Jack answered with a little steel in his voice: “Then that’s on you. Get in your van and leave, but stay out of our way. Effrem, tell him.”
Effrem took Allemand through his story, starting with Fabrice the café owner in Abidjan, then his tailing Eric Schrader after Allemand’s meeting with Madeline in the Parc de la Feyssine, then finally his encounter with Jack and Stephan Möller at the nature preserve.
“That was you in the Parc de la Feyssine?” asked Allemand. “I thought I might have picked up a tail, but after I left it was gone. Madeline brought you to our meeting? Truly?”
“She’s worried about you. She’s trying to help.”
Allemand frowned; it was almost a snarl. “I shouldn’t have called her. Sentimentality is weakness. So. You followed Schrader to Virginia, then found this Möller person…”
Jack asked, “You’ve never heard the name?” When Allemand shook his head, Jack showed him a screen capture from the West Haven gas station’s surveillance camera. “He’s since lost his beard.”
“Doesn’t look familiar. You think he’s with Rostock?”
“We have no evidence of a connection — to Möller or Schrader. Do you?”
“Nothing that would suffice in court.”
This statement surprised Jack. Was Allemand merely using a colloquialism, or did he really believe this situation could be resolved on the white side of the law?
“Please go on,” Allemand said. “After the nature preserve…”
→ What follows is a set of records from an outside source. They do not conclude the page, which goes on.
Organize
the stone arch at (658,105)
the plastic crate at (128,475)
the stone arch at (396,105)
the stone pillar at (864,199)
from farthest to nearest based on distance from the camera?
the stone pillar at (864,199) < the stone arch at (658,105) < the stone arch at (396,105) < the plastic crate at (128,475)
Jack continued the story, but first backtracked to the attack at the Supermercado before recounting their hunt for Möller, his escape at the Vermont airstrip, their foray into Munich, then their meeting at the villa.
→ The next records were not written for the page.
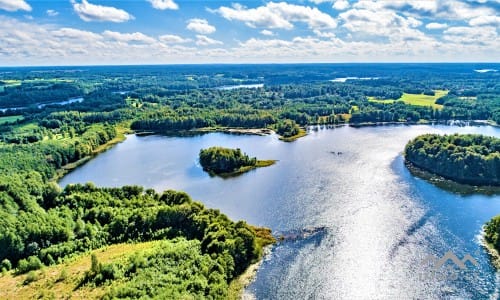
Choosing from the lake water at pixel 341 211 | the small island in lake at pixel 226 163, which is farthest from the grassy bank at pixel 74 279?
the small island in lake at pixel 226 163

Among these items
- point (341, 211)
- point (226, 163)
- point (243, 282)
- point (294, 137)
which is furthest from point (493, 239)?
point (294, 137)

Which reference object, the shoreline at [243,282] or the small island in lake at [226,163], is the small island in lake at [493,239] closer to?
the shoreline at [243,282]

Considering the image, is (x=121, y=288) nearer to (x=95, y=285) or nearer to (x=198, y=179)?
(x=95, y=285)

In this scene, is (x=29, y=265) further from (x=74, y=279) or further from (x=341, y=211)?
(x=341, y=211)

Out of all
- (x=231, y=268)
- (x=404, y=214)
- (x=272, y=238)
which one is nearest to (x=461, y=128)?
(x=404, y=214)

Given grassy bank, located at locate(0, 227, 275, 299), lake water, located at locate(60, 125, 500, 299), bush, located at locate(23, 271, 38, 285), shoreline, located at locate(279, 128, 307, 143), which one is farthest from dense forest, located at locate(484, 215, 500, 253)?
shoreline, located at locate(279, 128, 307, 143)
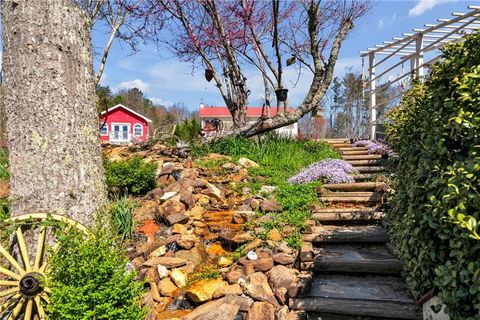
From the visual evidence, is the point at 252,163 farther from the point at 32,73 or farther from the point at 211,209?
the point at 32,73

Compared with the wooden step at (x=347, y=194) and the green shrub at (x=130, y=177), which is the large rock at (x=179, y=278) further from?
the wooden step at (x=347, y=194)

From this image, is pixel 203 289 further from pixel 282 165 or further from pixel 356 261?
pixel 282 165

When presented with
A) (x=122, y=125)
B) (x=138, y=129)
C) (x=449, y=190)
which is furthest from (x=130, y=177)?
(x=138, y=129)

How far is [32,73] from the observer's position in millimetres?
2428

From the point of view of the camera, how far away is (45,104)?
96.5 inches

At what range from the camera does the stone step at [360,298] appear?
2.49m

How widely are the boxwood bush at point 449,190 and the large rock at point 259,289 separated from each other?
109cm

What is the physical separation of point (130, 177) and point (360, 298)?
10.1 feet

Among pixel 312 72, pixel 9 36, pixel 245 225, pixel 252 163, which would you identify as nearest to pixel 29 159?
pixel 9 36

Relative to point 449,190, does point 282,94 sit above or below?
above

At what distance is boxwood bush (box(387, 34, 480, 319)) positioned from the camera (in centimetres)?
137

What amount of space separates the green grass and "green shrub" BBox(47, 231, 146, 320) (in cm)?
161

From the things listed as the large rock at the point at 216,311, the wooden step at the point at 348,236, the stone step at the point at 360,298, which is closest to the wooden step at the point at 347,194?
the wooden step at the point at 348,236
Effrem asked Allemand, “You were tailing us this morning. How did you know we’d be here tonight?”
“Like you, I had to leave Munich in a hurry. The only other trail I could follow was the same one that brought you here: Alexander Bossard and Schrader. I’ve been here for a week. I set up real-time game cameras in the trees across from the villa, hoping either Bossard or someone else would show up. He’s impossible to get to at his office or his apartment in the city. I saw you pass by the villa a few times, got curious, and drove down here. I picked you up on your way back to Zurich. Jack, why would Jürgen Rostock want you dead?”
“I was hoping you could tell me.”
“I can’t.”
“Effrem has a theory about you,” Jack said. “He thinks you were false-flagged. That’s when a—”
“I know what it is. What makes you think that, Effrem?”
“It’s what you said to Madeline—‘He isn’t who he claims to be.’”
Allemand shook his head, scratched furiously at his arm, then replied, “I don’t recall saying that.”
“Not good enough,” Jack replied. He shoved the newspaper toward Allemand. “Time for you to go.”
“Pardon me?”
“We’ve been straight with you. If you’re not going to reciprocate, we’ve got no use for you. In fact, from what I can tell, you’re more of a liability than an asset.” Jack intended this last comment to sting, and the change in Allemand’s eyes told him it’d worked. “We’ll be better off without you.”
Allemand said nothing for several seconds. “It’s difficult, you must realize. I don’t have a home, Madeline is the only person from my former life that knows I’m alive, and a good portion of my fellow Frenchmen think I died either a deserter or a traitor and therefore got what I deserved. Jürgen Rostock is a powerful man. I’ve been walking on a razor’s edge since Abidjan. I feel like I’m sometimes in a dream, other times not. And now, to find out my Madeline confided in a… reporter. Is it hard to see why trust is hard for me?”
“I get it, I do,” Jack replied. “But here’s what I know, René: Whatever your connection is to Rostock, it’s a miracle you’re still alive. I don’t think you’ll last out here on your own much longer. You’ve got to trust somebody sometime. Whether that’s us, only you can decide.”
Allemand, who’d been staring at his hands, clasping and unclasping them while Jack was talking, now looked up. He held Jack’s gaze for a long five seconds; Allemand’s eyes were twitching slightly. He said, “What do you want to know?”